Copy number variation in the Rhesus brain
Estimates of the frequency of aneuploidy and large-scale copy number variation in the mammalian brain have varied widely, spanning a range of <5% to 33%1–4. This uncertainty largely stems from the inability to profile sufficient numbers of single cells to produce quantitative measurements. The Rhesus macaque is an ideal model for quantifying the abundance of aneuploidy in the brain, as human samples are challenging to acquire, with the majority of biopsies obtained from unhealthy individuals (e.g. epilepsy), and are further confounded by a high variability of lifetime environmental exposures that may influence mutation rate. Furthermore, the Rhesus brain is phylogenetically, structurally and physiologically more similar to humans than rodents26.

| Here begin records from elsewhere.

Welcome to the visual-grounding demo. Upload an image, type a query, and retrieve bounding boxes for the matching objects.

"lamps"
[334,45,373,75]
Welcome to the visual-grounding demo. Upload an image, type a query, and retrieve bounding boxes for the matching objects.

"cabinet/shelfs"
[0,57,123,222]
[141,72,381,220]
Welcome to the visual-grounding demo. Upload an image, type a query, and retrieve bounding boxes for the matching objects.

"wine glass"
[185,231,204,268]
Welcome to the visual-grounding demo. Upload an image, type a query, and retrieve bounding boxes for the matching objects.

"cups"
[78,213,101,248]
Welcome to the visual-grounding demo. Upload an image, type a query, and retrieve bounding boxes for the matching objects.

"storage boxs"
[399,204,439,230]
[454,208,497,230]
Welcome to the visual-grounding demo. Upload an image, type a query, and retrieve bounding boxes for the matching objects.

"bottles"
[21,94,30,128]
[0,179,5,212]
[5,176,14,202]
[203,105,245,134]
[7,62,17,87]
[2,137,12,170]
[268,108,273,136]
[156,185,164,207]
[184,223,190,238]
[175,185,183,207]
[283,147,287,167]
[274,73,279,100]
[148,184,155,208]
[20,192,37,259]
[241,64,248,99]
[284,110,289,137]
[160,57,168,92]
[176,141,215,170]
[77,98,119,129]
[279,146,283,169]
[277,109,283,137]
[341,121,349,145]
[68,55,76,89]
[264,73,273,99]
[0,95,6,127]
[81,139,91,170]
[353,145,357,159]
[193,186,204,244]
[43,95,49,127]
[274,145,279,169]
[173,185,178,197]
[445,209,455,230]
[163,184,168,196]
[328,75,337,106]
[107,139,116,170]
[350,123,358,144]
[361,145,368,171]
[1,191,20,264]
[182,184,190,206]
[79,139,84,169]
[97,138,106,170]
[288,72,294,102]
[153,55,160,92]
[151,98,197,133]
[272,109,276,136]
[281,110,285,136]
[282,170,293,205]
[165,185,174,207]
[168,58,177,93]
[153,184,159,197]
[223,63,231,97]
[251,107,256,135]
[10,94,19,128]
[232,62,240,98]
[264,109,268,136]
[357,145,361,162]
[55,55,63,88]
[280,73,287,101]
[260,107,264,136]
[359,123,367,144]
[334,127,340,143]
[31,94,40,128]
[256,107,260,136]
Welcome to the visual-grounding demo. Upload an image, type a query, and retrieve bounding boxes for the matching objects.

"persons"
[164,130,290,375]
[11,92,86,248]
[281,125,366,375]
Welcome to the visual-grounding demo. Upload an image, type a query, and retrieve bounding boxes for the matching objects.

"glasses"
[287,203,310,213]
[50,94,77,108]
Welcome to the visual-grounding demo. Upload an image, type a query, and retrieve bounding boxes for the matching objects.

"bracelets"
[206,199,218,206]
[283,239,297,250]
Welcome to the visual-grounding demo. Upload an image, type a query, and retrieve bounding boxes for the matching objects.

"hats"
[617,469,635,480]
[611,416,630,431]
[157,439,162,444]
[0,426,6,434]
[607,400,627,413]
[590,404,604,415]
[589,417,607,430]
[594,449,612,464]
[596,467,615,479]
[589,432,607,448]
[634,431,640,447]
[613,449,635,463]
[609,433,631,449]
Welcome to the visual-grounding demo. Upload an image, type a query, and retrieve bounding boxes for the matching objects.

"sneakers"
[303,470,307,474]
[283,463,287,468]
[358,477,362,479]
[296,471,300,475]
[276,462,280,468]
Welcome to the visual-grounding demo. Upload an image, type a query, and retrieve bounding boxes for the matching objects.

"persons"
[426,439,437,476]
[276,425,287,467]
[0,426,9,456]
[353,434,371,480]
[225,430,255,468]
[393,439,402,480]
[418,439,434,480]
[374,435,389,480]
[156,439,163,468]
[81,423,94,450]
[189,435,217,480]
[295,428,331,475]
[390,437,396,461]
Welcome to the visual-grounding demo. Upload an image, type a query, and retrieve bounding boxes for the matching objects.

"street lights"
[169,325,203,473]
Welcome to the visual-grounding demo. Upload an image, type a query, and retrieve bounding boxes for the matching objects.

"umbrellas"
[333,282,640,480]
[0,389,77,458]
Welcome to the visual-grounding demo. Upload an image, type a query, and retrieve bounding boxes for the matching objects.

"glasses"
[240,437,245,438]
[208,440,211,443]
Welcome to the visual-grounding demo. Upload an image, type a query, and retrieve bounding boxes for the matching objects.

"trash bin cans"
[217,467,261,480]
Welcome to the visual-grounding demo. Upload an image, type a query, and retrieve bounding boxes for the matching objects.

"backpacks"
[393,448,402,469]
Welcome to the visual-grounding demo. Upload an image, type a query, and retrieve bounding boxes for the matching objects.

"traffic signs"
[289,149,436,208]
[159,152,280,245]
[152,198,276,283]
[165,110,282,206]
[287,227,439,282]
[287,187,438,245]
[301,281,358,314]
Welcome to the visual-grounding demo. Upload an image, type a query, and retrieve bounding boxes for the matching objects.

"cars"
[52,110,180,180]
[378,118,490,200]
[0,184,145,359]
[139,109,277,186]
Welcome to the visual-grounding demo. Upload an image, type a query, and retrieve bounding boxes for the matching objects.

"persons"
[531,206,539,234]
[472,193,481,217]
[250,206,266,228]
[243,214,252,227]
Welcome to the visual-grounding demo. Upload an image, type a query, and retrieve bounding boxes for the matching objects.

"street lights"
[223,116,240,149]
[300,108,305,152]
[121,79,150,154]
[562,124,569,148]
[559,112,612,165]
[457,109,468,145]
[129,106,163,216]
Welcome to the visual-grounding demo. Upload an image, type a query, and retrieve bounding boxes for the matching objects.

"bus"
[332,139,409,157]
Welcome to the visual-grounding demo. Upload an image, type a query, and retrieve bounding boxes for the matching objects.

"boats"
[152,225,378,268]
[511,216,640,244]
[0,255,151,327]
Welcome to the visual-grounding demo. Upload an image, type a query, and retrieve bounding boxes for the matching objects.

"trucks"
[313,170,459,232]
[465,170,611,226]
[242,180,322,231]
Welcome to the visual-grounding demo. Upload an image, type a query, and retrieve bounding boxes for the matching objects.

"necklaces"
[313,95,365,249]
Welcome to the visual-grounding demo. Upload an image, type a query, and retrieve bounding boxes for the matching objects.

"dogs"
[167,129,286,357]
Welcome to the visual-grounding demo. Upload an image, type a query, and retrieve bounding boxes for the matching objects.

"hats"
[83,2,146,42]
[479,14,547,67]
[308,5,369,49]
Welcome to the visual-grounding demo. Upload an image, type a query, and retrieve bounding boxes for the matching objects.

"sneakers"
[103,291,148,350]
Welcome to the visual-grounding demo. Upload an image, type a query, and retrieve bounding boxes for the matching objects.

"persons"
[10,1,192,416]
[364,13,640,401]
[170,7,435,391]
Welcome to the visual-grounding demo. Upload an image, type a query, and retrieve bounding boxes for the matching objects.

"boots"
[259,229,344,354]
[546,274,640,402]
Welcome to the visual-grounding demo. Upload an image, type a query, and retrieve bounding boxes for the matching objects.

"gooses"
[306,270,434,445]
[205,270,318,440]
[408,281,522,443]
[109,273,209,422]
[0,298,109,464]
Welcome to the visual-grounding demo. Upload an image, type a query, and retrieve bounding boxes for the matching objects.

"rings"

Without knowing the effects that freezing may have on nuclear scaffold integrity and the SCI-seq workflow, we carried out both LAND and xSDS nucleosome depletion methods in parallel along with two traditional methods of single cell sequencing: 38 cells using QRP (35 passing QC), and 35 cells using DOP (30 passing QC) all from adjacent sections of frontal cortex from the same individual (Individual 1). We prepared a low capacity (16 wells at the PCR indexing stage) SCI-seq library using LAND for nucleosome depletion from a ~150 mm3 sample which performed well, resulting in 340 single cells with a median unique read count of 141,449 and 248 cells with ≥ 50,000 unique reads. Our xSDS preparation from the adjacent ~150 mm3 sample generated 171 single cell libraries with a median unique read count of 55,142 and 92 cells passing the 50,000 read count threshold. The number of cells produced using SCI-seq with xSDS was lower than expected when compared to cell culture experiments largely due to challenges in the nuclei isolation and FANS. We believe that increasing the amount of tissue entering the workflow may produce sufficient numbers of nuclei for more selective gating during the flow sorting process which should translate to increased numbers of passing single cell libraries.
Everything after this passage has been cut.